What are your tips for becoming an ELT author?
First of all, decide what you would like to write. If you can’t think of anything (a very common situation), here are some ideas:
- Do you have an original lesson plan that works well for you? Write this up in the way you would see it in a course book.
- Perhaps you have a personal variation or improvement for a standard classroom activity. This could also be written up as a lesson plan or as an article.
- We all have our own ideas about methodology. Think about this next time you are teaching. What did you have to learn for yourself? Could you write a short article that would help novice teachers?
- The best articles start with the smallest ideas and ELT conferences can be good breeding grounds for ideas. Go and see a good speaker and then make some notes afterwards. Perhaps you ardently disagree with something they said. Or perhaps they were inspirational and made you think of your own original ideas.
- Similarly, there are a lot of good ELT discussion groups. Go on one of these, get inspired or infuriated. Write a posting and then consider how what you have written could be turned into an article.
- Write a book review.
The second thing is to decide is who or what you are going to write for. Don’t be motivated by money. Here are some ideas:
- Start a blog. Here is mine: www.jamiekeddie.com
- Get hold of magazine/website editors’ names and emails and send them your work.
- Publishers are always looking for new authors. But, they generally have an idea of what they want written and this means writing to all sorts of specifications.
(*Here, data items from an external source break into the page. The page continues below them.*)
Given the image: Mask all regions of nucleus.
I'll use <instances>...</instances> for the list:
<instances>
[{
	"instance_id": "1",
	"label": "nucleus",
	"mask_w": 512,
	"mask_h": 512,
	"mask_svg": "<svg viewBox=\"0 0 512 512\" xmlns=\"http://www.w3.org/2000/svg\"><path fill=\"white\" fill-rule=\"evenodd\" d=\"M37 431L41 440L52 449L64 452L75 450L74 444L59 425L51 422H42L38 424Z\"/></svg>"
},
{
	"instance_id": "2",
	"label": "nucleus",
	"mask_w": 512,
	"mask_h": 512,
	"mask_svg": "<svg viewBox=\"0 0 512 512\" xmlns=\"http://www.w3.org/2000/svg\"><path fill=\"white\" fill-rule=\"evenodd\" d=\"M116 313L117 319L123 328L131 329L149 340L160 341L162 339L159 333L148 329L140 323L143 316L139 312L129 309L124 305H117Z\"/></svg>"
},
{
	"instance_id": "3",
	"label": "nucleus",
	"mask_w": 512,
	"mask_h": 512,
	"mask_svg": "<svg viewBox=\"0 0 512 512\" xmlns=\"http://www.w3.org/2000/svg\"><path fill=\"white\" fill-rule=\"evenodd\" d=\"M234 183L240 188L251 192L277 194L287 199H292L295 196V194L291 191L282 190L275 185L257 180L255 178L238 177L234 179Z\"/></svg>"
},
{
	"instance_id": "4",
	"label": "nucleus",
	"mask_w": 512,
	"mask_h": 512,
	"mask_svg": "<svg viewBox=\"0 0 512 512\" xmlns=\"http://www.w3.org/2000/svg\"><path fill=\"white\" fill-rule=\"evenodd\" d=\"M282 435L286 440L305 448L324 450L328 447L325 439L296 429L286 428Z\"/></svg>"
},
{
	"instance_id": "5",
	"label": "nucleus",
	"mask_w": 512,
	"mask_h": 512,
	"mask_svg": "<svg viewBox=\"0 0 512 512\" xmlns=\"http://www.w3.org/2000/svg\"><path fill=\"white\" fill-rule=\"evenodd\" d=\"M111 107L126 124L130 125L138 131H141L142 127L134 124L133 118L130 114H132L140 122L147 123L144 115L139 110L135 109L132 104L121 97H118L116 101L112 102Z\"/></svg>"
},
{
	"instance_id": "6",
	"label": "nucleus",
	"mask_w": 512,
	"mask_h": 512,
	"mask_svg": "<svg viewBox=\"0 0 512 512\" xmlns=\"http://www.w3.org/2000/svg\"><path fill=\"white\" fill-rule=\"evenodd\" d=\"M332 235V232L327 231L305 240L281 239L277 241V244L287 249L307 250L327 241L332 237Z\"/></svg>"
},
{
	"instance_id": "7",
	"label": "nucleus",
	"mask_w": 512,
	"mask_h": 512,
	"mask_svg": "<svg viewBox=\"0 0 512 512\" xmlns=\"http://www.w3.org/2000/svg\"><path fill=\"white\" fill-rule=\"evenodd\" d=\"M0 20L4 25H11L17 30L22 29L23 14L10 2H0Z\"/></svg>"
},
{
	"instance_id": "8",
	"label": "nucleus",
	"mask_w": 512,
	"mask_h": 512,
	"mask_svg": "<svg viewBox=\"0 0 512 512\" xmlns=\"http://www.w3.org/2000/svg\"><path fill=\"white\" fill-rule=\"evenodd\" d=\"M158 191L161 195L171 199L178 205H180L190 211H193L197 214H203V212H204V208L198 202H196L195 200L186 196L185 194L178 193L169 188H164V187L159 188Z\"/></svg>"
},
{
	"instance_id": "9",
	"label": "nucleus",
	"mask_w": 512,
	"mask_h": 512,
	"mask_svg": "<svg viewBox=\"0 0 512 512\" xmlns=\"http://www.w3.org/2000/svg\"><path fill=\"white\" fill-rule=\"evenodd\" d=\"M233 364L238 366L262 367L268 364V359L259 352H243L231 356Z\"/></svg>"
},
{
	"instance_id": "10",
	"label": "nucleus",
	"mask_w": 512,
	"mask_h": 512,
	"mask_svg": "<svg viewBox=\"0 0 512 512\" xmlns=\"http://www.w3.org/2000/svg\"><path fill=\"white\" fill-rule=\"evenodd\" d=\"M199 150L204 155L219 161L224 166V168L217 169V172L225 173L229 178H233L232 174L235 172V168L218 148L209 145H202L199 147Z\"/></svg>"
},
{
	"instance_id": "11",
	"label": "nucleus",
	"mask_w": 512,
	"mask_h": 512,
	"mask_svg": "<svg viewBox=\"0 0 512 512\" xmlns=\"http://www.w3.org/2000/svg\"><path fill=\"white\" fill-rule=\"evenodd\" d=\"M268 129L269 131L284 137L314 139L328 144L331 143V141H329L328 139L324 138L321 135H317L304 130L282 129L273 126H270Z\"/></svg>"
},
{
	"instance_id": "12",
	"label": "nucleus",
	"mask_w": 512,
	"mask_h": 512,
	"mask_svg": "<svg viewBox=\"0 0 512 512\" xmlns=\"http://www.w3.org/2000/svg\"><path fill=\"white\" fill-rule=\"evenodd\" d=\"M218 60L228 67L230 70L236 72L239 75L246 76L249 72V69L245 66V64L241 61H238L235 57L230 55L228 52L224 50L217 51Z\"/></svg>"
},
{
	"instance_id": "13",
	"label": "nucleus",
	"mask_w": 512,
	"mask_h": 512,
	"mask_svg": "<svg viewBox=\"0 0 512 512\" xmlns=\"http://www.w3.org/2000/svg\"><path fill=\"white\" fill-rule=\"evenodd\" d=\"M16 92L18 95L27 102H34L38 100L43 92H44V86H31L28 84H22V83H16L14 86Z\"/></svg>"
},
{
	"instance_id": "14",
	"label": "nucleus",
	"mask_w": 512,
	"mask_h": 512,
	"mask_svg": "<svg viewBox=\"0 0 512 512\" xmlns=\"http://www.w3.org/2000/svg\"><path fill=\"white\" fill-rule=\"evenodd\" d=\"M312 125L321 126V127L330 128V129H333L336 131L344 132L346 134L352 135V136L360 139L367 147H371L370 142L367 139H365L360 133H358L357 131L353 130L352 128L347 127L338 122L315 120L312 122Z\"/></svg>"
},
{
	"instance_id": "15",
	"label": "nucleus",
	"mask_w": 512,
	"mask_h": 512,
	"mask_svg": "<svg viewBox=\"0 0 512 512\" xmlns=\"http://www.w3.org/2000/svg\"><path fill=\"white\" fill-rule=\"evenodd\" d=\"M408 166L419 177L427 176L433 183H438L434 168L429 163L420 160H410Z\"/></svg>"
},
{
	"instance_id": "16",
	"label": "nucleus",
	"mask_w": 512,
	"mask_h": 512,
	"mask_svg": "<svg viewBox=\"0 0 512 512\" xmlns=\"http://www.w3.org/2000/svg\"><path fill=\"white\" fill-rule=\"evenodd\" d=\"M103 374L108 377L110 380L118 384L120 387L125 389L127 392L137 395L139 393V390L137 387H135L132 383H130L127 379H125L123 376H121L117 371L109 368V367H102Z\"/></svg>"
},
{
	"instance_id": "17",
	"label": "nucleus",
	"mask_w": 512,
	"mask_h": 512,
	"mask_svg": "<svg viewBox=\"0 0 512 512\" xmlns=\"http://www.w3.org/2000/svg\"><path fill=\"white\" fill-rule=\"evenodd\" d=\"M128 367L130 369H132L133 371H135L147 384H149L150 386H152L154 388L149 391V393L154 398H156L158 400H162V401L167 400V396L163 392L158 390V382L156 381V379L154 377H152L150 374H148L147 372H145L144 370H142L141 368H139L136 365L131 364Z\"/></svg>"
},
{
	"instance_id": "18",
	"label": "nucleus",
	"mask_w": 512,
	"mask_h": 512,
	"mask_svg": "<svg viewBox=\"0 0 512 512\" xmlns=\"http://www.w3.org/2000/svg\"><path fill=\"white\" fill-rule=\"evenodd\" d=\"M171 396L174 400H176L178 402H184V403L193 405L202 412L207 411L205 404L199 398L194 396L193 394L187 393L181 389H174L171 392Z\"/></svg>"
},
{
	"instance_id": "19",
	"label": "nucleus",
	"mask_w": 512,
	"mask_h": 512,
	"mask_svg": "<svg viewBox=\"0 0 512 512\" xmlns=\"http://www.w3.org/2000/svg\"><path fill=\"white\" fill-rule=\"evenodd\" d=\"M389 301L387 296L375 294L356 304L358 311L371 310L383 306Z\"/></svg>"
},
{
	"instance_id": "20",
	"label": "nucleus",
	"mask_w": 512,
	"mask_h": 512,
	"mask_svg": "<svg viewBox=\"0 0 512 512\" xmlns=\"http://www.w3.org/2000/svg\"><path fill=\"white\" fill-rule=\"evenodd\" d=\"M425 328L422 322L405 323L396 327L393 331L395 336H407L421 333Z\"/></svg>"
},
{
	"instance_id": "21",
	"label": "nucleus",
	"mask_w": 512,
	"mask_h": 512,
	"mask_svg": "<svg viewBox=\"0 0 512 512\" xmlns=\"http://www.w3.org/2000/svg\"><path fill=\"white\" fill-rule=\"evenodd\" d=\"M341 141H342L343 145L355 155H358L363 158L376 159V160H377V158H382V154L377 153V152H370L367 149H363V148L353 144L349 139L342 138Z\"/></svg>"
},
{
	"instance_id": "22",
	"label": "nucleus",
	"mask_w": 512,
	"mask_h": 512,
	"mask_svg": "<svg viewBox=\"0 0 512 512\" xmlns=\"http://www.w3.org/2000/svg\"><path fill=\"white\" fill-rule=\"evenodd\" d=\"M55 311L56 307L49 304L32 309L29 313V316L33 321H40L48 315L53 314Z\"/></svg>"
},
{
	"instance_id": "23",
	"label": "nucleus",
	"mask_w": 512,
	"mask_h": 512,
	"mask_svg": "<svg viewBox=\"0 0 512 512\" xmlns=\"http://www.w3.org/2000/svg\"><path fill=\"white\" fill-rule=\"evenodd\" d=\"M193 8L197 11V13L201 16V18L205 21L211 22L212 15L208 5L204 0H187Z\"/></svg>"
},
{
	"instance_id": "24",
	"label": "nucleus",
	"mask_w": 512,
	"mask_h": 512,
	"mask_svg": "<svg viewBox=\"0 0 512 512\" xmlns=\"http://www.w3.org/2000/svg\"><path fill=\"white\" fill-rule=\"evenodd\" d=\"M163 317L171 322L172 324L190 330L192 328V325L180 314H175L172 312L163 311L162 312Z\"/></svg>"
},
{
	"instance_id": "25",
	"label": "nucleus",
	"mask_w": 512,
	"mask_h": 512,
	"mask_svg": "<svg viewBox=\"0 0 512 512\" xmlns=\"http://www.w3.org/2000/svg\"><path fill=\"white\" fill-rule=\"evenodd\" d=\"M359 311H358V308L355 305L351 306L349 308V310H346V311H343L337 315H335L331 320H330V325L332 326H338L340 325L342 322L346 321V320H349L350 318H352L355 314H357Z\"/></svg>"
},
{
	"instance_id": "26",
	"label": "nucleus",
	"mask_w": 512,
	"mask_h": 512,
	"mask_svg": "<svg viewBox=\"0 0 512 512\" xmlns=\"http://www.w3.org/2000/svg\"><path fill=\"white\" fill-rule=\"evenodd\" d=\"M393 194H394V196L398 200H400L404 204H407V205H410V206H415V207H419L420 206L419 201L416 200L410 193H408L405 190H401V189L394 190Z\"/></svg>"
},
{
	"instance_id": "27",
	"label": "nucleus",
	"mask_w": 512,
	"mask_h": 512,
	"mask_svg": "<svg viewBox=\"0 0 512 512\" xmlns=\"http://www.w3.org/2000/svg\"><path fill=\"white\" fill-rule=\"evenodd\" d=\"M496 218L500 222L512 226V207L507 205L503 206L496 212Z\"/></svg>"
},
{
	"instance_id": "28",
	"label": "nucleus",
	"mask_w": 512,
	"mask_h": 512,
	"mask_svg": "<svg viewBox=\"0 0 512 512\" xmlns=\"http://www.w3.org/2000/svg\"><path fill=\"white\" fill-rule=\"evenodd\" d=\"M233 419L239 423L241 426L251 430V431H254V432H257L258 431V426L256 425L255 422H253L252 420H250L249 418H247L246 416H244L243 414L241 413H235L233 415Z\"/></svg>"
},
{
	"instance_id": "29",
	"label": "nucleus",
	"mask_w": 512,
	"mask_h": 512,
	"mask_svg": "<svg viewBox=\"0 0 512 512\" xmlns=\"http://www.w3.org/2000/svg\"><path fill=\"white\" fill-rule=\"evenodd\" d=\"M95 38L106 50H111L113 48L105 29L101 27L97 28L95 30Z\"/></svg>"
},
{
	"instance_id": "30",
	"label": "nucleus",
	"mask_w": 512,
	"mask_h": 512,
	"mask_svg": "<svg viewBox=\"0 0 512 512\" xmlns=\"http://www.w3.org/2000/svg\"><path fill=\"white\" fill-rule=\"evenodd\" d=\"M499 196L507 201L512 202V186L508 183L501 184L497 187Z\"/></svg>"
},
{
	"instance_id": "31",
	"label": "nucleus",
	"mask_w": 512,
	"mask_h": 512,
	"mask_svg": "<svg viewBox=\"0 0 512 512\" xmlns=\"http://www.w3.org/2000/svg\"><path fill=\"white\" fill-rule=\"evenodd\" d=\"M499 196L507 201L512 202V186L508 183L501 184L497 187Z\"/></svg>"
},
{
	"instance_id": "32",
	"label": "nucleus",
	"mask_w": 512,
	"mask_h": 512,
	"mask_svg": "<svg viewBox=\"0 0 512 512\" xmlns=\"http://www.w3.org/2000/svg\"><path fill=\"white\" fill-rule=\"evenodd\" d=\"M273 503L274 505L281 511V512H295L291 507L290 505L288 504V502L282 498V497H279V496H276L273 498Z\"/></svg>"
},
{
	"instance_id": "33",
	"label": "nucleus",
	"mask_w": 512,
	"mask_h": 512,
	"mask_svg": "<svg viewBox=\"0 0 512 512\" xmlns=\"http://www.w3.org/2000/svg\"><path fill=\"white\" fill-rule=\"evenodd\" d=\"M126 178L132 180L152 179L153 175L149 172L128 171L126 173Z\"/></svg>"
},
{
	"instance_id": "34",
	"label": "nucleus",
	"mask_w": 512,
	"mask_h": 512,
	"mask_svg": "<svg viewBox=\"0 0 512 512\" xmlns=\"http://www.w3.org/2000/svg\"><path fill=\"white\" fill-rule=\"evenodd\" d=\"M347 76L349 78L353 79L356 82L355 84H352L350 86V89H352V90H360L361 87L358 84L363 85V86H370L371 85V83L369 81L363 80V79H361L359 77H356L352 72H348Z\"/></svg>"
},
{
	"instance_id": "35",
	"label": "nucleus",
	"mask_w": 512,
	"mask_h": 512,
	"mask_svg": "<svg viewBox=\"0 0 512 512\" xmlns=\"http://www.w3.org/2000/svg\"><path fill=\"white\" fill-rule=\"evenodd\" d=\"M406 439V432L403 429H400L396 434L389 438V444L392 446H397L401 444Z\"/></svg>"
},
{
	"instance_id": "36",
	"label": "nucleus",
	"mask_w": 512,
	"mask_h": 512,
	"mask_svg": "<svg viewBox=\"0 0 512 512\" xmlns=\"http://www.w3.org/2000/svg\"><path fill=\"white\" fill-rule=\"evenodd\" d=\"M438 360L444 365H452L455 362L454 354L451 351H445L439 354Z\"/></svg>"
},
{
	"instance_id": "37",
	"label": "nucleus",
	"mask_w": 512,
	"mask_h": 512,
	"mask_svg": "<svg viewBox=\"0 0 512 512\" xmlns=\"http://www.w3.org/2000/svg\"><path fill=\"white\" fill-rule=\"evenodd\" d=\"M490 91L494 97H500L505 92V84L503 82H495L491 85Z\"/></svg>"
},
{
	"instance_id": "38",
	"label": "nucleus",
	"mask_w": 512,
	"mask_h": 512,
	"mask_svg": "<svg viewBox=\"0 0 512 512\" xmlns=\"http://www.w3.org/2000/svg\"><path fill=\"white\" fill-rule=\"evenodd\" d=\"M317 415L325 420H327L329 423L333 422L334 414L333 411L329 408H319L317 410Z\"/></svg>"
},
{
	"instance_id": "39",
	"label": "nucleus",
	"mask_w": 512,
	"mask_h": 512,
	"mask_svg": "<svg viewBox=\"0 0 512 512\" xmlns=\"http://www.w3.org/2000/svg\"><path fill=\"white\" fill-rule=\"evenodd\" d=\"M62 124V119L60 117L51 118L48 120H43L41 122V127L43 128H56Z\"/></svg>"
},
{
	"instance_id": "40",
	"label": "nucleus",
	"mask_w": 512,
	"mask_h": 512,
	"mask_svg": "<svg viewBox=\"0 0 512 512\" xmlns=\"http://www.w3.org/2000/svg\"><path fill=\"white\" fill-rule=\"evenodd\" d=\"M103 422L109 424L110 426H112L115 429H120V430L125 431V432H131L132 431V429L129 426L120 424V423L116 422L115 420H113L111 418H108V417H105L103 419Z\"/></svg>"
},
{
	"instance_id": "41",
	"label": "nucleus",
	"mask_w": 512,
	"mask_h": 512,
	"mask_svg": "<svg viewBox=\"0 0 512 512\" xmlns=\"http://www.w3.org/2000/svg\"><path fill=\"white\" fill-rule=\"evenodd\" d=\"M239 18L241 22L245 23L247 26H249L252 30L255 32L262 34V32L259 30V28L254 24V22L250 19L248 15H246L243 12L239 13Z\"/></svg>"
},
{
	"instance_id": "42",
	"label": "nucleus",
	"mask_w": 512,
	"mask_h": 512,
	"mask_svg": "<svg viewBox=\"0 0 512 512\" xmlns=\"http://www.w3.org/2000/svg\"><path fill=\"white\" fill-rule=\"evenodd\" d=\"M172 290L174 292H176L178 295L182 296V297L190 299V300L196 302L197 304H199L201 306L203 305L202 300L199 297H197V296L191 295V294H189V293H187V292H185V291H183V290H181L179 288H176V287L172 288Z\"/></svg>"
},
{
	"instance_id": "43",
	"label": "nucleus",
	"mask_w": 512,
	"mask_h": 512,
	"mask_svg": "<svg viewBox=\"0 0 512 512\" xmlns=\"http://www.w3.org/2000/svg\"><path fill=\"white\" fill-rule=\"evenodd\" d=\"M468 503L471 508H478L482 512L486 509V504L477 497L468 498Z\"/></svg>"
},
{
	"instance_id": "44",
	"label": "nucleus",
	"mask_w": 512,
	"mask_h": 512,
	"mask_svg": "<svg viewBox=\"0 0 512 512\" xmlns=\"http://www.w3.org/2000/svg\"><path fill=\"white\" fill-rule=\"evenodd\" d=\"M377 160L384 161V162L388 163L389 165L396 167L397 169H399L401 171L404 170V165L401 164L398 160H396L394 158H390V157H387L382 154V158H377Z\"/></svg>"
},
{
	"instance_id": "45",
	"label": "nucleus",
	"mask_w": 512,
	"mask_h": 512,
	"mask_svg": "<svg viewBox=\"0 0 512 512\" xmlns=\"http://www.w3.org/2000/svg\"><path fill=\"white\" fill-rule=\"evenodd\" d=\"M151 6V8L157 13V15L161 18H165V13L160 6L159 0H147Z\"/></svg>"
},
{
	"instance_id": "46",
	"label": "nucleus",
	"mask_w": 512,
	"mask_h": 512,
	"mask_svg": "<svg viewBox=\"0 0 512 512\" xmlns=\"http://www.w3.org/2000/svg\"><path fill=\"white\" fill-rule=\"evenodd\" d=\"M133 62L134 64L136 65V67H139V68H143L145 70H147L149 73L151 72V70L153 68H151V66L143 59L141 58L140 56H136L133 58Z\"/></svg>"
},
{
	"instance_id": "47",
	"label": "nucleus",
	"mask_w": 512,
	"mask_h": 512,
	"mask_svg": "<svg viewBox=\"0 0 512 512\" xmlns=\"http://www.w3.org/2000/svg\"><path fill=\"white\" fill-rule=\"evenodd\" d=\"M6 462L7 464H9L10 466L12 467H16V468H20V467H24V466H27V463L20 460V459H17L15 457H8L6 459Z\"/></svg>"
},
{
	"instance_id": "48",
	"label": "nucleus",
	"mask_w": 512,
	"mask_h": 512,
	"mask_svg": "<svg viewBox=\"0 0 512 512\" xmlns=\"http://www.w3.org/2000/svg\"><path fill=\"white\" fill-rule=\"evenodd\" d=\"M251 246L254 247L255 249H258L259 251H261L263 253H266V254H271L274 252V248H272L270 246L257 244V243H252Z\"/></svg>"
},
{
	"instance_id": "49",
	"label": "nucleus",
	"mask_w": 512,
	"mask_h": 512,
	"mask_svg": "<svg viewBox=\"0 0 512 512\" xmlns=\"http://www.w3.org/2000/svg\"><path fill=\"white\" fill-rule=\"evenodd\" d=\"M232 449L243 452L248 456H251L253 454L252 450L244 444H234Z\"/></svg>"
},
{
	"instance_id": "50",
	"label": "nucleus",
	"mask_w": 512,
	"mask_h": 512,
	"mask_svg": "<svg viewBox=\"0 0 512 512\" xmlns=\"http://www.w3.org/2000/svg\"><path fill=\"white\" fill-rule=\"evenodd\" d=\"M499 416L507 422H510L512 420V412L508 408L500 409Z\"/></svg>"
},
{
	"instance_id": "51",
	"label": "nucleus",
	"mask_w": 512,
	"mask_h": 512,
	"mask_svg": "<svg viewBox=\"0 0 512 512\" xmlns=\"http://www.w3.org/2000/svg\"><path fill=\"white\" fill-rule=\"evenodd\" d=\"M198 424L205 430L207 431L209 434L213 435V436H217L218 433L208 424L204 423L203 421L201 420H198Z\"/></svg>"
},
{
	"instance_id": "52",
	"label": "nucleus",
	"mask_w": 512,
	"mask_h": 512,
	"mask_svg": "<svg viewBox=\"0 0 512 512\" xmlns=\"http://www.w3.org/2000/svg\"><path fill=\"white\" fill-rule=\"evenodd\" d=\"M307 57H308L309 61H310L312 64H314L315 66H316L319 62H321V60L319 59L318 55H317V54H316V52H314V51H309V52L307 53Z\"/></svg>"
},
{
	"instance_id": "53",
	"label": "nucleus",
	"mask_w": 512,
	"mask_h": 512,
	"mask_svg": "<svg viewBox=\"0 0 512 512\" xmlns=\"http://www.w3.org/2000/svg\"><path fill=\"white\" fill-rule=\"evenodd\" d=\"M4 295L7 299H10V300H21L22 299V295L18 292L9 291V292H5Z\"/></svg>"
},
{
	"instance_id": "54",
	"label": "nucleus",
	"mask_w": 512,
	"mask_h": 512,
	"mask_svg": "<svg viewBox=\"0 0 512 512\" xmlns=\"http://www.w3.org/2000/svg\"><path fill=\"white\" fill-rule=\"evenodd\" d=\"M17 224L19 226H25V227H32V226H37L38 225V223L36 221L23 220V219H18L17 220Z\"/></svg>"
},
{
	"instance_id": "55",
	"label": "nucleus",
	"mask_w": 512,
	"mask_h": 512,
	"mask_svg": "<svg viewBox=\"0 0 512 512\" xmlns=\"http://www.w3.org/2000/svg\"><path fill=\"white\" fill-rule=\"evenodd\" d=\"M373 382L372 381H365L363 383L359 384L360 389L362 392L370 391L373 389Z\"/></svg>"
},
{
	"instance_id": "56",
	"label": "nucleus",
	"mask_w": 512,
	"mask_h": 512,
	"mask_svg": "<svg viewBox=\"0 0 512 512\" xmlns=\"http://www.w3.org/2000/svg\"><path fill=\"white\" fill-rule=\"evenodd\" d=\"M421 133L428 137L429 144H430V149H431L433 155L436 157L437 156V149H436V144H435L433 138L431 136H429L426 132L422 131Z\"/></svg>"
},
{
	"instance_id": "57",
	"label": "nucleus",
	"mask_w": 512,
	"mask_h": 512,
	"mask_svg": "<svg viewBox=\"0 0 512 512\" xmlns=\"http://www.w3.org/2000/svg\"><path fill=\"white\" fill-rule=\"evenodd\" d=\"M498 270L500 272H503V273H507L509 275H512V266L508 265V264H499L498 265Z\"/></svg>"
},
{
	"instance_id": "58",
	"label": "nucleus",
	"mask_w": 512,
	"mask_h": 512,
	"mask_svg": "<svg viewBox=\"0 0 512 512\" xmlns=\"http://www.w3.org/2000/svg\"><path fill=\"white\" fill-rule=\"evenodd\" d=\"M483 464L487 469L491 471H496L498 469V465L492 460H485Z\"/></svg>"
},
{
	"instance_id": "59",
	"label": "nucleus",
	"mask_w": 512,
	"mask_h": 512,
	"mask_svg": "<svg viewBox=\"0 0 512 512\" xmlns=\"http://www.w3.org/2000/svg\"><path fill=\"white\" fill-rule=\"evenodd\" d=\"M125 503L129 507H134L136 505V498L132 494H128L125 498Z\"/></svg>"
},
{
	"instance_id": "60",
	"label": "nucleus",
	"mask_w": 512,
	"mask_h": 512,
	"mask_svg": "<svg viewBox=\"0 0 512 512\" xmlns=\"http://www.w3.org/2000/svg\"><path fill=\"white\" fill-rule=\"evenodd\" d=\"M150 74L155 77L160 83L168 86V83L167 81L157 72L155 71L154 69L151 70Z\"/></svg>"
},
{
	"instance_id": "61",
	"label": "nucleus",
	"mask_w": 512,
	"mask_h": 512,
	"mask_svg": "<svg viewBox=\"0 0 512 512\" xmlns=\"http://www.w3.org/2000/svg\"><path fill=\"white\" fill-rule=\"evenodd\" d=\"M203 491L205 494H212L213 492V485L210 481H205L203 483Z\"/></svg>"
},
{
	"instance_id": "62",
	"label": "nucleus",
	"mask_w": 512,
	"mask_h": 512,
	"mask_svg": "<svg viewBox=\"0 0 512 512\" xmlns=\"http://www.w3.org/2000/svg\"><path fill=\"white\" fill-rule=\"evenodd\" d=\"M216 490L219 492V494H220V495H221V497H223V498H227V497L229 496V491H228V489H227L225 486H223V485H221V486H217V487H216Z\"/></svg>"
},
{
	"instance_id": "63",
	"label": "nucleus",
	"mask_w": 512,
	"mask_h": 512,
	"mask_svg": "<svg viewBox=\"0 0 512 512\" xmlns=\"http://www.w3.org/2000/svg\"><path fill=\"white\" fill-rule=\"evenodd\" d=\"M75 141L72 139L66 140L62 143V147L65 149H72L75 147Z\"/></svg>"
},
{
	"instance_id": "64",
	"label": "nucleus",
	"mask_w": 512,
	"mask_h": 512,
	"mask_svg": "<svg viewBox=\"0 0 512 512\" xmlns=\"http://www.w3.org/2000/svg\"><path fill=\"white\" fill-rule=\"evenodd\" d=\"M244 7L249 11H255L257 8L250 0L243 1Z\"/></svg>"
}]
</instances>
If you like the idea of this, find out who the best people to speak to would be and drop them a line.
And finally, some random pieces of advice:
- It is better to give away your good ideas for free than to keep them to yourself and do nothing with them.
- Once you start writing, more ideas should come along. Keep a notebook.
- Don’t expect your life to change after you have had your first article or lesson plan published. It takes time, patience and hard work.
- Rejection is an inevitability. Don’t be scared of it.
- Don’t try to include too much in what you are writing. For lesson plans, always consider aims. For articles, consider what you want to say and decide on the best way to say it as concisely as possible.
- Don’t ever aim for perfection in what you write. Perfection is a detrimental idea in such circumstances. Aim for excellence.
- Find a friend that is good at giving advice and willing to read over what you have written. Hope for criticism and not praise.
- Every piece of work needs a deadline (or it won’t get done).